◆ Vorgelegter Text:
"""
Die ersten empirischen Ergebnisse nach 30 Jahren

„Wir haben jetzt, nach rund 30 Jahren, erste empirische Ergebnisse, ob es den Kindern besser geht als ihren Eltern“, erklärt Jürgen Schupp, Direktor des SOEP. Denn nach drei Jahrzehnten ausgiebiger Familienbefragungen weiß man nun, wie sich der jeweilige Nachwuchs einer Familie langfristig beruflich entwickelt hat. Erstmals können die Lebensumstände der Eltern direkt mit denen ihrer Kinder in Verbindung gesetzt werden.

Die Zahlen bestätigen, was Politik und Öffentlichkeit ohnehin längst ahnen: dass es in Deutschland einen sehr engen Zusammenhang zwischen sozialer Herkunft und späteren Aufstiegschancen gibt. Die Schule kann familiäre Einflüsse teilweise kompensieren, aber die zentralen Weichen werden lange vor Beginn der Schulzeit gestellt. „Wie Menschen sich entwickeln, wird in der Familie in der frühen Kindheit geprägt“, sagt Schupp. Das Fundament der kognitiven und sozial-emotionalen Fähigkeiten, das hier gelegt (oder auch nicht gelegt) wird, wirkt lebenslang nach.

Und das nicht nur von einer Generation zur nächsten, sondern sogar zur übernächsten. Guido Neidhöfer und Maximilian Stockhausen, Nachwuchswissenschaftler der Freien Universität, haben die SOEP-Daten genutzt, um die langfristige Bildungsmobilität in Deutschland im Vergleich zu den USA und Großbritannien zu untersuchen. „Wir fanden heraus, dass die Bildungsmobilität über einen längeren Zeitraum in Deutschland deutlich geringer ist als in den beiden anderen Ländern“, sagt Neidhöfer. Wenn man die Jahrgänge der 1960 bis 1985 Geborenen betrachtet, dann haben nur 20 Prozent derjenigen, deren Großeltern noch ein niedriges Bildungsniveau aufweisen, einen veritablen Bildungsaufstieg hingelegt. In den USA schafften 23 Prozent den Bildungsaufstieg über zwei Generationen, in Großbritannien waren es sogar 31 Prozent.
"""
◆ Aufgaben:
• a. Entnimm dem Text über Bildungsmobilität in Deutschland wörtlich den Abschnitt von „Und das nicht“ bis „sogar 31 Prozent.“.
• b. Schreibe den Text über Bildungsmobilität in Deutschland im Anschluss an seinen letzten Satz weiter.

◆ Erfasste Daten:
"""
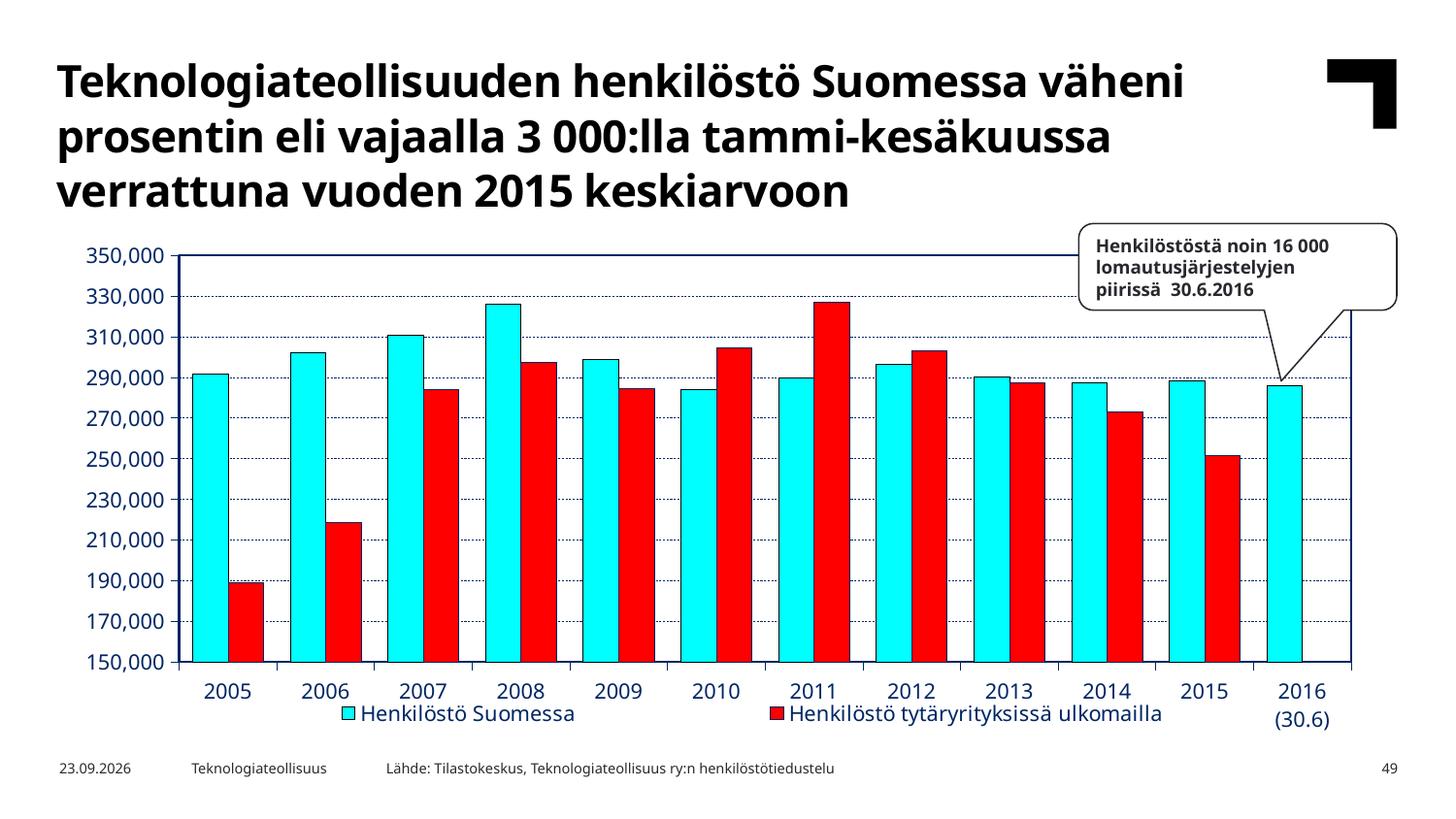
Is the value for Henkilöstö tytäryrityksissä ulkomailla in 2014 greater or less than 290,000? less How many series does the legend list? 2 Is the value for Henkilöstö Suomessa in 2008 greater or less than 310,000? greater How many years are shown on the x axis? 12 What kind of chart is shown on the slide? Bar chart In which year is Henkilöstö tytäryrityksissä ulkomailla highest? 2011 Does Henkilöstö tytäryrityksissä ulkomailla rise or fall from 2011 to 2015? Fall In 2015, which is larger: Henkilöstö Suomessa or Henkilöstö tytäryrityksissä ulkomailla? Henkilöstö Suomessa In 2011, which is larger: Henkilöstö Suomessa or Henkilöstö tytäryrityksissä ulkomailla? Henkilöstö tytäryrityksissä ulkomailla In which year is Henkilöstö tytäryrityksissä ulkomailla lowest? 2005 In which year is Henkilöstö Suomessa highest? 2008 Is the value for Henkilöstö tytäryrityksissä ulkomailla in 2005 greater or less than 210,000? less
"""
"""
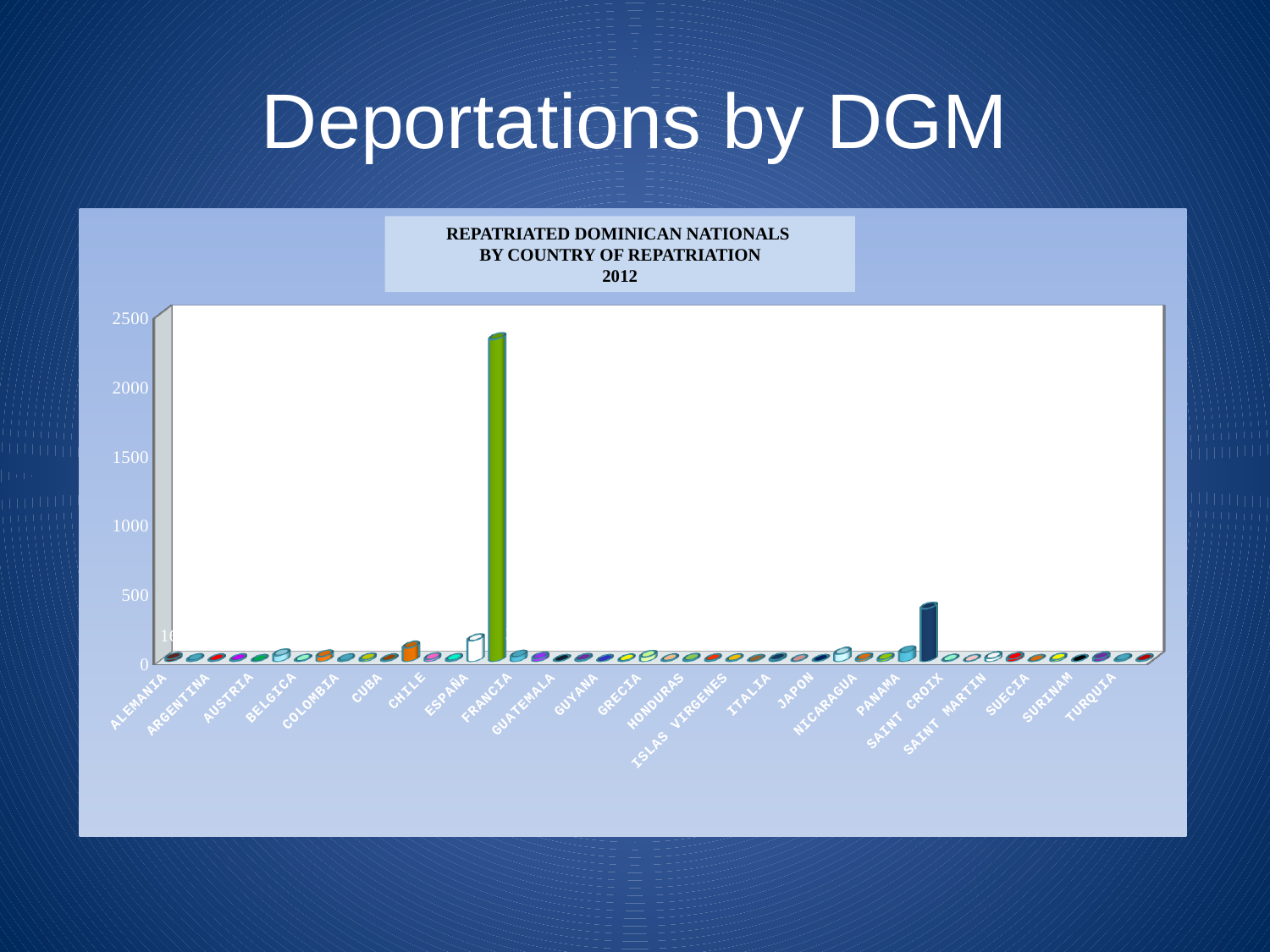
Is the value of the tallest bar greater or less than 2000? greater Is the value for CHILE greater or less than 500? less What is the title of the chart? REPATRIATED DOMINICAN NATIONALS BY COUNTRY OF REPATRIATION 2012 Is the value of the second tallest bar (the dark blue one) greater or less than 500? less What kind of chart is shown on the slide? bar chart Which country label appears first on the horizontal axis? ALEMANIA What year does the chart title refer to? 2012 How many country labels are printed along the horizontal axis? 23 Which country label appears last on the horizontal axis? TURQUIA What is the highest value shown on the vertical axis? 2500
"""
◆ Lösungen:
• a.
Und das nicht nur von einer Generation zur nächsten, sondern sogar zur übernächsten. Guido Neidhöfer und Maximilian Stockhausen, Nachwuchswissenschaftler der Freien Universität, haben die SOEP-Daten genutzt, um die langfristige Bildungsmobilität in Deutschland im Vergleich zu den USA und Großbritannien zu untersuchen. „Wir fanden heraus, dass die Bildungsmobilität über einen längeren Zeitraum in Deutschland deutlich geringer ist als in den beiden anderen Ländern“, sagt Neidhöfer. Wenn man die Jahrgänge der 1960 bis 1985 Geborenen betrachtet, dann haben nur 20 Prozent derjenigen, deren Großeltern noch ein niedriges Bildungsniveau aufweisen, einen veritablen Bildungsaufstieg hingelegt. In den USA schafften 23 Prozent den Bildungsaufstieg über zwei Generationen, in Großbritannien waren es sogar 31 Prozent.

• b.
Wer aus einer bildungsfernen Schicht kommt, hat weniger Chancen

Die Ergebnisse, die Neidhöfer selbst „erschreckend“ nennt, knüpfen nahtlos an eine andere düstere Zahl an. Schon 2013 hatte Wirtschaftswissenschaftler Daniel Schmitzlein anhand der SOEP-Daten nachgewiesen, dass sich 40 Prozent der Ungleichheit beim individuellen Arbeitseinkommen durch den Familienhintergrund erklären lassen. Beim Bildungserfolg ist der Faktor sogar noch größer: 66 Prozent der Ungleichheit bei Bildungsabschlüssen gehen in Deutschland auf familiäre Einflüsse zurück. Anders gesagt: Wer aus einer bildungsfernen Schicht kommt, studiert nicht nur deutlich seltener, sondern verdient meist lebenslang auch weniger – und hat somit definitiv nicht die gleichen Chancen wie andere seines Jahrgangs. Und anders als etwa in Dänemark gleicht das deutsche Bildungssystem die unterschiedlichen biografischen Startbedingungen kaum aus.

Aber nicht nur die deutsche Gesellschaft ist seit den 1970er Jahren undurchlässiger und ungerechter geworden. Der negative Trend lässt sich auch für andere westliche Staaten nachweisen. Richard Breen, Soziologieprofessor an der University of Oxford und einer der bekanntesten Mobilitätsforscher weltweit, hat die Geburtenjahrgänge von 1930 bis 1975 in mehreren europäischen Ländern untersucht. Er betrachtete die jeweiligen Bildungsabschlüsse, die die Befragten bis Mitte 20 erworben hatten – und verglich dann, wo die gleiche Person zwanzig Jahre später, mit Mitte 40, beruflich angekommen war.

"Die soziale Mobilität stirbt aus"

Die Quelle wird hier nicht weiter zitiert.